Discourse Analysis of Terrorism in Iraqi novels: A look at Frankenstein in Baghdad
The present Paper aims to analyse terrorism discourse in the modern Iraqi novel titled Frankenstein in Baghdad by Ahmed Saadawi by using Norman Fairclough's critical discourse analysis theory. The research is divided into two chapters of five sections.
The first chapter provides a brief description on "the concept of terrorism", "the concept of discourse" and "terrorism in Iraqi novels". The second chapter deals with an analysis of the practical words in Saadawi’s novel, exploring the role of terrorism discourse in selecting those words.

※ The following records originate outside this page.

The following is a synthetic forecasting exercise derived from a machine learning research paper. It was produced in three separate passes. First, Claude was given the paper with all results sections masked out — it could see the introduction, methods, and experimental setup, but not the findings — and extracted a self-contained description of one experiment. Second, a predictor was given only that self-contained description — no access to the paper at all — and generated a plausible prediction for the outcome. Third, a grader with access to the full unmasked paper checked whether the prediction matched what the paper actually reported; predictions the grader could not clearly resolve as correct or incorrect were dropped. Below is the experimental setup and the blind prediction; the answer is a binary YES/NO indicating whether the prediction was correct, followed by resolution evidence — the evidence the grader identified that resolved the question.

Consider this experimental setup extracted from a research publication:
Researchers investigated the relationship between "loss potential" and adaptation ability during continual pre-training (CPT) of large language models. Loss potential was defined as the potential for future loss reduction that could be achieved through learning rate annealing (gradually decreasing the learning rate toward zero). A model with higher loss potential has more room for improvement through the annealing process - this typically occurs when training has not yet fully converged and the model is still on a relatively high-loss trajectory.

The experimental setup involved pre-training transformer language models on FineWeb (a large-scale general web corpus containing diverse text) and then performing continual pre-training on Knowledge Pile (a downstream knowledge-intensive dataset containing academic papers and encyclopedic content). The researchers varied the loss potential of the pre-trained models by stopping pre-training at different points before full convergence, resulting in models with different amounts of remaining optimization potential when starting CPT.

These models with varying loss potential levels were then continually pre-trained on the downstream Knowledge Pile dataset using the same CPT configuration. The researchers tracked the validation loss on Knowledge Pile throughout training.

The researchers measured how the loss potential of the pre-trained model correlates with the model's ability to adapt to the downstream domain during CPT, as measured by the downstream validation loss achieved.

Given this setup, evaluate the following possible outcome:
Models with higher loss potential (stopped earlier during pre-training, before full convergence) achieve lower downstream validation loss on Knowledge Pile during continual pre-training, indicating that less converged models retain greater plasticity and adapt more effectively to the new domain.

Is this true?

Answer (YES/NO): YES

This chapter also addresses the social dimension of terrorism discourse, suggesting that social phenomena results from discourses, especially the dominant one prevailing in the society, much like the terrorism discourse in Iraq society in the post-2003 era.

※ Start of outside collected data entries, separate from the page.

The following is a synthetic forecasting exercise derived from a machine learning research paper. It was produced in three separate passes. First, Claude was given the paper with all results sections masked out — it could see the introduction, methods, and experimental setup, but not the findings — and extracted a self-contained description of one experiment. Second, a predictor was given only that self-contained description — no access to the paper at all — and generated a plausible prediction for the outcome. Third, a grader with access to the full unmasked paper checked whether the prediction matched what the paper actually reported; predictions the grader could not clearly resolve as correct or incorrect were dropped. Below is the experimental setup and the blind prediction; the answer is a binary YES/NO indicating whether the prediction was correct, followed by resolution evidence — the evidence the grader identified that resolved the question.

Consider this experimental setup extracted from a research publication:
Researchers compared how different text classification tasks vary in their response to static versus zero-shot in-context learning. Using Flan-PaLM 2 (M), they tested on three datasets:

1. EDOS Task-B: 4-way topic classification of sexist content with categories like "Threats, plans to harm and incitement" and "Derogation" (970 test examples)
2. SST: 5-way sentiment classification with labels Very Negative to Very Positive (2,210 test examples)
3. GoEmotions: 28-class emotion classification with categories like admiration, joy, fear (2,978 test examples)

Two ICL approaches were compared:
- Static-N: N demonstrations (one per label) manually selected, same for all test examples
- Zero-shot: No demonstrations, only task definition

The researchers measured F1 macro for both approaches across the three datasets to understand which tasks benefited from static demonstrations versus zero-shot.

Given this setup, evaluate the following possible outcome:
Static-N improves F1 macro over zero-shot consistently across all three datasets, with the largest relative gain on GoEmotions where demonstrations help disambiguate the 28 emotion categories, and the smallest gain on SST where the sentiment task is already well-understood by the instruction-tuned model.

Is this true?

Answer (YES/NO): NO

The research also deals with the behavior of power-holders who, in their struggle to sustain unequal relations of power, impose an impression of ideological common sense through background knowledge which is widely-accepted as true in the public opinion. In Saadawi’s view US troops did the same after 2003 in Iraq.
The novel’s analysis reveals the role of the dominant discourse, i.e., terrorism discourse, in the establishment of wrong and even dangerous social behaviors among the public, including the development of wrong beliefs, the exploitation of the situation to the detriment of innocent civilians and the trading of death.